Economy Has Builders Decreasing Prices, Increasing Incentives

December 13th, 2022 by Editor

Earlier this month the National Association of Homebuilders (NAHB) confirmed what some commercial media outlets have reported recently: builders are increasingly reducing prices and offering special sales incentives. It’s not a new tactic, and while it’s been used before, the NAHB reports that those measures currently are not being used at the same rate at which they were deployed during the Great Recession of 2007-2008.

The association pointed out that in November 2022, 36% of single-family homebuilders reported price reductions, and 59% were offering special sales incentives. These percentages, the NAHB said, have steadily been growing since July, when 13% of builders reported that they had reduced home prices during the previous month to bolster sales and/or limit cancellations.

“According to the FGIA 2021/2022 Study of the U.S. Market for Windows, Doors and Skylights, the residential market is expected to level off and experience a slight decline in 2023 and 2024,” says Janice Yglesias, Fenestration and Glazing Industry Alliance (FGIA) executive director. “The residential fenestration and glazing industry saw an increase in both new construction and remodeling/replacement following the pandemic; therefore, it is expected that there will be a decrease after this peak in the market.”

However, the FGIA study indicates that remodeling and replacement activity will balance the forecasted decline in new construction for future years.

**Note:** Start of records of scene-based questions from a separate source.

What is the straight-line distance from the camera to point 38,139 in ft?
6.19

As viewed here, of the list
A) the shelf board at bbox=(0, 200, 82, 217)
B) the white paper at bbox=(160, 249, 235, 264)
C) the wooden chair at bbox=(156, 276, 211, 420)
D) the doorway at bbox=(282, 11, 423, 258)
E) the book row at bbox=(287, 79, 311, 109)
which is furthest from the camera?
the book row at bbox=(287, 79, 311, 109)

Those numbers, while elevated, still fall short of the high-water mark recorded from May 2007 through March of 2008, during which, the NAHB reported, the share of builders cutting prices was consistently 48% or higher and reached a peak of 59% in October 2007.

Currently, homebuilders who are reducing prices, were doing so at 5% in July and at 6% for the next three subsequent surveys, the NAHB said, which is just lower than the starting point of price reductions during the Great Recession. Prices during the 2007-2008 financial crisis, the average monthly reduction in house price was consistently 7% or higher, and reached 10% in February of 2008.

The NAHB indicated that the use of sales incentives, which includes price discounts but also free upgrades, etc., continues to be a standard business model for many homebuilders and has been on the rise in recent months. For a historical perspective, when the association first asked builders about it in May 1995, A full 74% reported offering sales incentives and the percentage never fell below 50 until July 2022, when it dipped to 43.

NAHB reported that during the latter part of 2022, the share of builders offering incentives increased from 43% in July to 53% in September and 59% in November; those numbers are still now as high as they were during the 2007-2008 Great Recession, when more than 70% of those in the industry were offering incentives, and that number peaked at 86% in December 2008.